Politik
Sozialpolitische
Vorschau auf das Jahr 1997
Der
Eskalationsmechanismus in der Bonner Politik hat sich
bewährt: In diesem Jahr stehen nur noch sehr wenige
brisante Entscheidungen im Gesundheitswesen an. Außer
vielleicht in der Rentenversicherung, die aber nie die
Ausmaße des Streites wie bei Gesetzen über die
Krankenversicherung erzeugen. Zwei Landtagswahlen in
diesem Jahr und die Bundestagswahl 1998 können also in
Ruhe vorbereitet werden.
Dennoch wird dieses Jahr auch für die
Apothekerschaft politisch spannend. Ganz neu in der
internen Diskussion der Koalitionspolitiker ist eine
Änderung der Apothekenhandelsspannen. Die Drehung ist
angesagt: Teure Arzneimittel sollen nur noch eine
geringe, billigere Arzneien eine geringfügig höhere
Handelsspanne erhalten. Gut informierte Kreise in Bonn
sehen die Entscheidung für oder gegen die Spannendrehung
noch als offen an.
Beim Arzneimittelrecht dürfte es ständige
Weiterentwicklungen geben. Sie sind aber nicht angetan,
die Sozialversicherungen oder die Versicherten selbst
emotional zu bewegen. So bringt das 7.
AMG-Änderungsgesetz, das gerade vom
Bundesgesundheitsministerium herausgegeben wurde, keine
Überraschungen. Das AMG wird lediglich an das EU-Recht
angepaßt, einige Änderungen der Betriebsverordnung für
Pharmafirmen schließen sich an. Allerdings soll auch
noch in diesem Jahr eine 8. Novelle des
Arzneimittelgesetzes erarbeitet werden. Hier sollen
Änderungen eingearbeitet werden, die neben dem EU-Recht
wirken werden.
Rentenreformgesetz von 1992 ist überholungsbedürftig
Die Rentenreformgesetze von 1992 werden 1997
stark überarbeitet. Die vor 60 Monaten als
Jahrhundertwerk bezeichnete Reform ist bereits nach einer
kurzen Laufstrecke außer Atem geraten. Mehrere
Kommissionen beschäftigen sich mit Vorschlägen.
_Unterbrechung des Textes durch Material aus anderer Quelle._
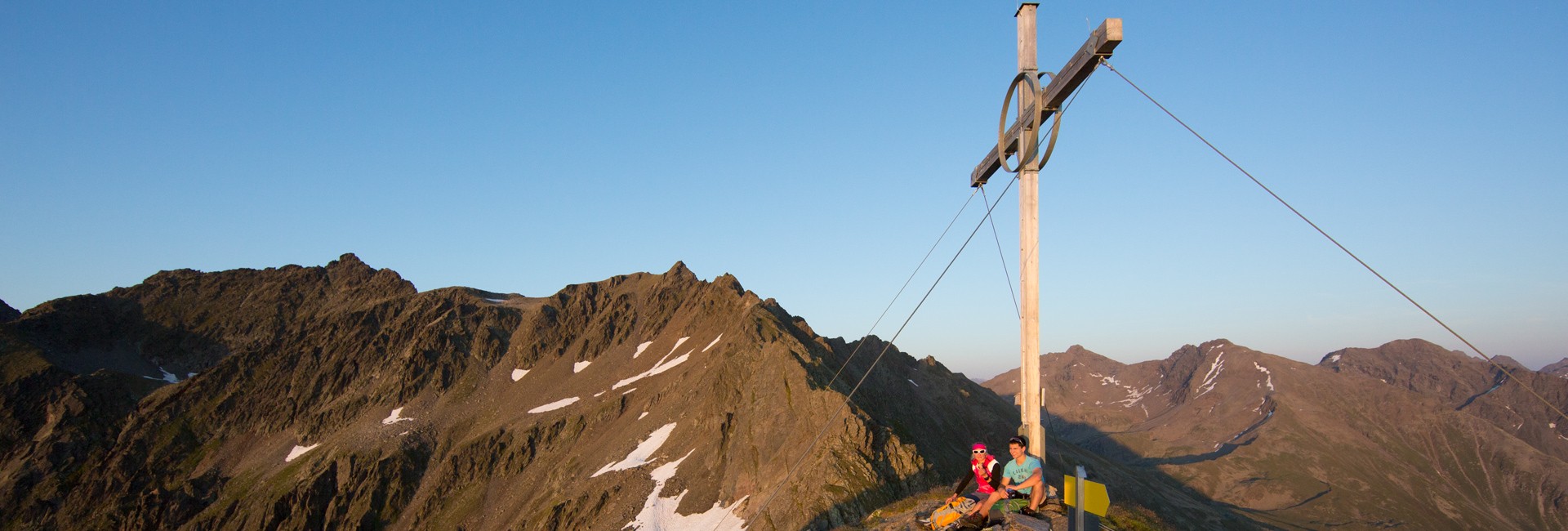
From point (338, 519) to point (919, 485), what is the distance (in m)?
69.1

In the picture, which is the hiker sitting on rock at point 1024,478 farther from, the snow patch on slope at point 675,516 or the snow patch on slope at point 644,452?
the snow patch on slope at point 644,452

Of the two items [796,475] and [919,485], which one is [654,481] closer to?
[796,475]

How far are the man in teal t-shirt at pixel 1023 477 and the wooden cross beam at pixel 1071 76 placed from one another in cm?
595

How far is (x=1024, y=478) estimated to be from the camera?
49.9 ft

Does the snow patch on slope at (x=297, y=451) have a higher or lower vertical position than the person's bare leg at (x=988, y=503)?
lower

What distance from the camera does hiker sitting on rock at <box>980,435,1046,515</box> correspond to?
1499 cm

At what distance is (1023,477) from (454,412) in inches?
4107

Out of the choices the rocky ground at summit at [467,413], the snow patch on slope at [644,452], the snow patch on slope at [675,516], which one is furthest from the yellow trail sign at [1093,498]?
the snow patch on slope at [644,452]

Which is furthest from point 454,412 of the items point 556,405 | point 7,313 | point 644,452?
point 7,313

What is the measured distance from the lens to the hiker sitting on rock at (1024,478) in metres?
15.0

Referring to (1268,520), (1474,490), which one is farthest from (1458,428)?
(1268,520)

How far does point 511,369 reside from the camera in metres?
117

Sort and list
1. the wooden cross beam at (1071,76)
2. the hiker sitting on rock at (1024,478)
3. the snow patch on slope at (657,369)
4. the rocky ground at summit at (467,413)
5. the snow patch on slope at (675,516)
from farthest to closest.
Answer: the snow patch on slope at (657,369) < the rocky ground at summit at (467,413) < the snow patch on slope at (675,516) < the hiker sitting on rock at (1024,478) < the wooden cross beam at (1071,76)

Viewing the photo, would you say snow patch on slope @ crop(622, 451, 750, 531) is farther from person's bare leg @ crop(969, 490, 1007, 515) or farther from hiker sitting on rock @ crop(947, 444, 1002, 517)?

Spätestens im Sommer des Jahres liegen konkretere
Einzelheiten vor. Es ist davon auszugehen, daß
Verschlechterungen für die Versicherten beschlossen
werden.
Änderungen am Entwurf des 2. GKV-Neuordnungsgesetzes
(NOG) werden derzeit von den Sozialpolitikern der
Koalition beraten. Gegen die im jetzigen Gesetzentwurf
enthaltenen Gestaltungsleistungen hat es Ende vergangenen
Jahres massive Proteste gegeben. Häusliche
Krankenpflege, Rehabilitation/Kuren, Heilmittel,
Fahrtkosten und Auslandskrankenschutz sind die
Stichwörter. Ebenso in der Kritik sind die vorgesehenen
Anhebungen der Zuzahlungen, die in Kraft treten, wenn
eine Krankenkasse ihre Beitragssätze anhebt. Die AOK
Bayern und die Deutsche Angestellten Krankenkasse haben
diese bereits beschlossen. Krankenkassen hatten
angedeutet, daß sie die geplanten Gestaltungsleistungen
ganz wegfallen lassen würden, weil sie gezwungen werden,
ab Januar ihre Beitragssätze um 0,4 Prozentpunkte
herunterzufahren und die Leistungen nicht mehr in den
Risikostrukturausgleich der Krankenkassen eingehen.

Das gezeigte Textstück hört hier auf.